As long as there's a higher speed that "breaks" the game, I'm fine with the courses being adapted for 200CC. What makes 200CC so nice is that it feels risky to play and you need to break.
Also this. I never bother with 200cc, but something like 175cc could be interesting.200cc actually seems more like 250cc based on the difference between 100 and 150. I think a real 200 would be a little slower and more manageable than it is now
This is where I'm at. I prefer 200cc over 150cc and that's how I primarily choose to race. But if you design the courses with 200cc in mind, then a lot of the appeal of the difficulty goes away imo. Mastering the chaos is where the fun is at.Gonna disagree here. What makes 200cc work as a game mode is that out-of-control feeling, and that is mainly due to the tracks not being designed with the speeds in mind.
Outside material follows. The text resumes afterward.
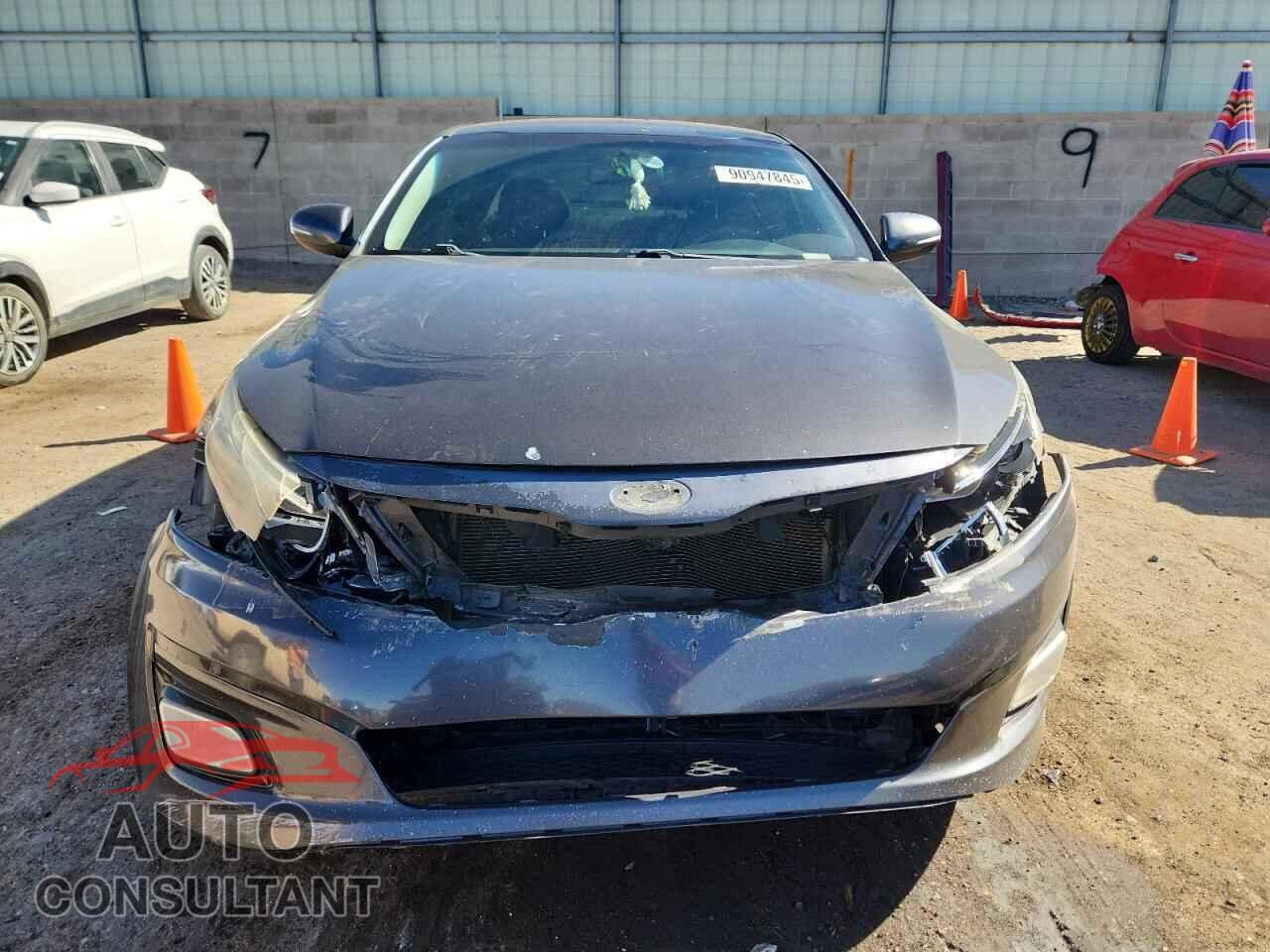 KIA OPTIMA 2015 - KNAGM4A72F5633646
As such, racing at 200cc speeds is a totally different experience. If all the tracks were designed to accommodate the speeds, it would be far more mundane, and less fun as a result. It would also make the other speed classes boring as heck. It's kind of like Monaco in Formula One: the challenge of navigating a 1200BHP behemoth through impossibly narrow streets is the point.
MK8/MK8D actually do this! It's a godsend because I would not complete al those cups on 50CC/100CC. For some odd reason, though, Nintendo doesn't count 200CC. Only up to 150CC retroactively completes.